---- EXTRACT PROVIDED

By SUZANNE STEIN and LIZBETH GOODMAN
For the last few decades foresighting has been used in private and public organizations to understand and respond to the changing contexts that they could find themselves in. Whereas this was a predominantly reactive stance, foresighting techniques are playing an increasingly active and formative role in forging desired futures. It can be a particularly helpful tool for artists, scientists and business strategists and designers in guiding curiosity and situating innovation in a meaningful socially-aware seat. For example, we can look at the expertise and projects at SMARTlab, University of East London and how these draw upon emerging trends to capitalize on them and direct us to a better, future world.

--------

TASK REQUIREMENTS >>
**a.** Edit the records in the stretch from "Above is an image for annotation. Box all pianos" through "[488,270,537,324]" so that "microphones" becomes "mics", leaving everything else unchanged.
**b.** Resume the piece on foresighting after its last sentence.

---- DATA ROWS

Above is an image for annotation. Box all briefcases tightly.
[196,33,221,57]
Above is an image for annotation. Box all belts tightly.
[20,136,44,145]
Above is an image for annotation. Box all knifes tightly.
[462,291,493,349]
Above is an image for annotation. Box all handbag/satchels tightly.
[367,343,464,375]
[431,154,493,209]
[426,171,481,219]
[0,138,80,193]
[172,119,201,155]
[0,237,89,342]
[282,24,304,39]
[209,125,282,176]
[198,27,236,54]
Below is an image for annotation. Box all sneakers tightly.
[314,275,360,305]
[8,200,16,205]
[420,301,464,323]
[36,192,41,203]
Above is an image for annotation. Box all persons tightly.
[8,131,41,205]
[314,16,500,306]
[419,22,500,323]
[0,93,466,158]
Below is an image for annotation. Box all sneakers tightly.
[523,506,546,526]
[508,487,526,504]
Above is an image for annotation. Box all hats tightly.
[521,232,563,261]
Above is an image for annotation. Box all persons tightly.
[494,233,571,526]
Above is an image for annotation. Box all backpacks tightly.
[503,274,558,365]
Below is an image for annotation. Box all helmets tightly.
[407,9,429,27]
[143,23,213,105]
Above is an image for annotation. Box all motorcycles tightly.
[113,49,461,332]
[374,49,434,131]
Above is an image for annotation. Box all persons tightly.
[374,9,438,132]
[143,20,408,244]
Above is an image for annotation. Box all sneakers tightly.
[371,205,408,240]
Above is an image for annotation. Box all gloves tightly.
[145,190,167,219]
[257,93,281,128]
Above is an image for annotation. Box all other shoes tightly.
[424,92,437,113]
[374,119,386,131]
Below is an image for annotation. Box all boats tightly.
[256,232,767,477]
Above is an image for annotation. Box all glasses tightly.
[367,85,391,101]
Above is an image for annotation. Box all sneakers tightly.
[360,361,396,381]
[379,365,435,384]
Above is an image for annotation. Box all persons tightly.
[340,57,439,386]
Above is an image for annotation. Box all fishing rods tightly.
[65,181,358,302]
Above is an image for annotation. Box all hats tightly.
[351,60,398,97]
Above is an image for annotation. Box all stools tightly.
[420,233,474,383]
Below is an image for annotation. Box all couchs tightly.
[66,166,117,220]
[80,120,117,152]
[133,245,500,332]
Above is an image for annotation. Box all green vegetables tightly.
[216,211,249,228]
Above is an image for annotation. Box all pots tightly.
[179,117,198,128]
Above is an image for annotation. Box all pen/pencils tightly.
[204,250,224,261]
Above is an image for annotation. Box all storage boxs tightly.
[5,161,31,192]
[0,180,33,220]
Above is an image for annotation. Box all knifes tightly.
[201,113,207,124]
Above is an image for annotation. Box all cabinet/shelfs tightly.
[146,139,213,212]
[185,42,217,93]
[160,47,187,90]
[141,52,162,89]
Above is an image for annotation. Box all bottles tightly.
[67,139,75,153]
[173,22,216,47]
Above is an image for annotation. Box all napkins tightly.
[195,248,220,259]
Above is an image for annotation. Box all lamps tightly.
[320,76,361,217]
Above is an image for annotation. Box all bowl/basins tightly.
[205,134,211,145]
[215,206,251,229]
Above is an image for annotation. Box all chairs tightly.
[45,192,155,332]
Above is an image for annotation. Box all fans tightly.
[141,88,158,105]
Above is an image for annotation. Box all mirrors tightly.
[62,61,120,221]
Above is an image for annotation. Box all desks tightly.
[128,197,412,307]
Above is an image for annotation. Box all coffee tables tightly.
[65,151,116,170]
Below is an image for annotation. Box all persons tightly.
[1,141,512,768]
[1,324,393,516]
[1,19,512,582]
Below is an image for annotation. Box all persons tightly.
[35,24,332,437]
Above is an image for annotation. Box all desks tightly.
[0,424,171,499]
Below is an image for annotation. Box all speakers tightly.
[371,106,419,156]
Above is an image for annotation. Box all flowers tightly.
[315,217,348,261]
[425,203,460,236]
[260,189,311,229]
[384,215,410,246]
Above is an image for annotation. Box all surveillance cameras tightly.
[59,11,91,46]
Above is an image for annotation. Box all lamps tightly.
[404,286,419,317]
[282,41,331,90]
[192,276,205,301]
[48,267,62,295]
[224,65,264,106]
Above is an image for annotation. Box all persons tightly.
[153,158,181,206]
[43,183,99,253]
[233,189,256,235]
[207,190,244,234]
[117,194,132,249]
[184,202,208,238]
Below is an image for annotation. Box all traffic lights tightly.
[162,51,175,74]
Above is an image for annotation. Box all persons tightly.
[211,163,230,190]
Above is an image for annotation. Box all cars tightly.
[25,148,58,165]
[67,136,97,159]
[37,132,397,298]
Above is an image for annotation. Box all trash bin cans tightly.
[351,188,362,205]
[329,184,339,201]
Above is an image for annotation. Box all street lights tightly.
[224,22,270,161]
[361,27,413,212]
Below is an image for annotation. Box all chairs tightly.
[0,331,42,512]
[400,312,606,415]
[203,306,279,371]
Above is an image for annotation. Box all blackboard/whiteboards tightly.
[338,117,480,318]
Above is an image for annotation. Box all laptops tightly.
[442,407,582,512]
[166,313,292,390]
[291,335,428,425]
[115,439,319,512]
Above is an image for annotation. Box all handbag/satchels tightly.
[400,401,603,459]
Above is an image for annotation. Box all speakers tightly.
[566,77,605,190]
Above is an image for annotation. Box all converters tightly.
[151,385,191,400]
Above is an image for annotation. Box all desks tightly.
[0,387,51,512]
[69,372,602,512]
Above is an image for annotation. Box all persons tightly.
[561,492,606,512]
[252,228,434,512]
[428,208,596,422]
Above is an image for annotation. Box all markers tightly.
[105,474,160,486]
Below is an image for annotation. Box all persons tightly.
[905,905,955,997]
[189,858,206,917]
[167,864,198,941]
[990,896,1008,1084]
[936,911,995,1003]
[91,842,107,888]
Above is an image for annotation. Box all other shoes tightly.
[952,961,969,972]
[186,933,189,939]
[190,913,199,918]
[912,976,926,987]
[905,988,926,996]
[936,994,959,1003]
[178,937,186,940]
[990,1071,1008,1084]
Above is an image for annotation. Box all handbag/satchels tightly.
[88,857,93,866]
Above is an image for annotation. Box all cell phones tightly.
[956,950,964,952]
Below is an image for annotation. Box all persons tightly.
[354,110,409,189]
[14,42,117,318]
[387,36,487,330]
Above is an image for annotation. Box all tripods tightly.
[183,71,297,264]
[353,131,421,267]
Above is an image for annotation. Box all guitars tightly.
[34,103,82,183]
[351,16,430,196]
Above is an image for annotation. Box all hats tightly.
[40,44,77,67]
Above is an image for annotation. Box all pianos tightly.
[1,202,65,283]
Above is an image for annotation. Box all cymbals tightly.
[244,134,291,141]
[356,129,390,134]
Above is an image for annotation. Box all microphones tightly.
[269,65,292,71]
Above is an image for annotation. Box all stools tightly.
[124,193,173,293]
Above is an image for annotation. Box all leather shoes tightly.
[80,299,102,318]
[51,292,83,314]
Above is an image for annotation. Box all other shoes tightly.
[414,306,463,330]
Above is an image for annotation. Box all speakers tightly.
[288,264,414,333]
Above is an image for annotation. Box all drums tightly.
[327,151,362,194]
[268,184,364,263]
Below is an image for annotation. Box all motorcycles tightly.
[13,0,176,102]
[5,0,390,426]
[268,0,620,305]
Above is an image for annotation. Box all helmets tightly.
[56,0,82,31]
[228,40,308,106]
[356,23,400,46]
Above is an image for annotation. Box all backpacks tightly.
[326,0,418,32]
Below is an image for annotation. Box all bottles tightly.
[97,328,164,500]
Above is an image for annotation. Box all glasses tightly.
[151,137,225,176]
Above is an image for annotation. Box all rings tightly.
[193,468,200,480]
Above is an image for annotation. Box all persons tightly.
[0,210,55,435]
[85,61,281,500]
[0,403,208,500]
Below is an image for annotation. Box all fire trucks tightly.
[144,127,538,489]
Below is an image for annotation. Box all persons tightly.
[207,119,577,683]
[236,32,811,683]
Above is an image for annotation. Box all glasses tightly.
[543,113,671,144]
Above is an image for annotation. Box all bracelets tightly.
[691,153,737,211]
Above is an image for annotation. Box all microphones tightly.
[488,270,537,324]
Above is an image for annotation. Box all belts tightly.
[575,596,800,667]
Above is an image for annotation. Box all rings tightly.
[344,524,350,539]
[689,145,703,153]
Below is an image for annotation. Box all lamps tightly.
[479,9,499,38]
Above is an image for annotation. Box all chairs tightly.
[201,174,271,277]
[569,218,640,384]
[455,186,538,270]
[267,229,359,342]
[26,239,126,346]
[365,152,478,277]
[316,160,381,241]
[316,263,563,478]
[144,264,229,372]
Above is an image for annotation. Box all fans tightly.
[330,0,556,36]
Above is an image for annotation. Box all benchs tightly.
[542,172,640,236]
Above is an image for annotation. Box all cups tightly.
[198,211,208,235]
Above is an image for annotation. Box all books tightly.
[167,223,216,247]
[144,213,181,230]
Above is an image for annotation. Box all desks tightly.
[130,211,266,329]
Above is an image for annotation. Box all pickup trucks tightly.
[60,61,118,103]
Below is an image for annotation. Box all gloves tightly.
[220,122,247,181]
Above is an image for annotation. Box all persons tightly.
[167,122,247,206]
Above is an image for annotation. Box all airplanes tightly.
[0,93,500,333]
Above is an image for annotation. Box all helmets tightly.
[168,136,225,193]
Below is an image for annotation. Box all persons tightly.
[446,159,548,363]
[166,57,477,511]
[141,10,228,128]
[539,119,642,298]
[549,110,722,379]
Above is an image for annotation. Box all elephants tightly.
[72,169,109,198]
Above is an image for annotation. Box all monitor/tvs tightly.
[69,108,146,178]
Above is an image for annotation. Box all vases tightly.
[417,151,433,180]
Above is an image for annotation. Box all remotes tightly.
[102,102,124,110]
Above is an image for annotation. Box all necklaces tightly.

--------

ANSWERS PER TASK >>
**a.**
Above is an image for annotation. Box all pianos tightly.
[1,202,65,283]
Above is an image for annotation. Box all cymbals tightly.
[244,134,291,141]
[356,129,390,134]
Above is an image for annotation. Box all mics tightly.
[269,65,292,71]
Above is an image for annotation. Box all stools tightly.
[124,193,173,293]
Above is an image for annotation. Box all leather shoes tightly.
[80,299,102,318]
[51,292,83,314]
Above is an image for annotation. Box all other shoes tightly.
[414,306,463,330]
Above is an image for annotation. Box all speakers tightly.
[288,264,414,333]
Above is an image for annotation. Box all drums tightly.
[327,151,362,194]
[268,184,364,263]
Below is an image for annotation. Box all motorcycles tightly.
[13,0,176,102]
[5,0,390,426]
[268,0,620,305]
Above is an image for annotation. Box all helmets tightly.
[56,0,82,31]
[228,40,308,106]
[356,23,400,46]
Above is an image for annotation. Box all backpacks tightly.
[326,0,418,32]
Below is an image for annotation. Box all bottles tightly.
[97,328,164,500]
Above is an image for annotation. Box all glasses tightly.
[151,137,225,176]
Above is an image for annotation. Box all rings tightly.
[193,468,200,480]
Above is an image for annotation. Box all persons tightly.
[0,210,55,435]
[85,61,281,500]
[0,403,208,500]
Below is an image for annotation. Box all fire trucks tightly.
[144,127,538,489]
Below is an image for annotation. Box all persons tightly.
[207,119,577,683]
[236,32,811,683]
Above is an image for annotation. Box all glasses tightly.
[543,113,671,144]
Above is an image for annotation. Box all bracelets tightly.
[691,153,737,211]
Above is an image for annotation. Box all mics tightly.
[488,270,537,324]

**b.**
FORESIGHTING AND ITS ACTIVITIES
Foresighting constitutes a range of techniques and approaches deployed for a common goal: to establish a shared understanding of the forces shaping the future for the purposes of aiding decision-making. It gives us a means to identify change in society over time so that we may be better prepared to meet a future state, encourage its development, or to counter-act it, changing the course of change itself. To be clear, it is not just used for planning and strategy work but also used in the design process – guiding the shape, function and possible use of an object, system, or place. The future horizon upon which one gazes (how far one’s gaze is cast), is dependent on the phenomenon in question and the time it takes to effect change. For example, a city might have a 50- or 100-year horizon to consider. It deals with infrastructures’ expensive and pervasive networks, spaces that are made of fairly permanent materials, and research and investments that might require decades to take hold. A computer or handset company may look at a five- to 15-year horizon – calculating development time plus lead-time for R&D, planning and buy-in. A web 2.0 company might be identifying new extensions and adjusting its stance in very short cycles – giving the sense of a perpetual beta.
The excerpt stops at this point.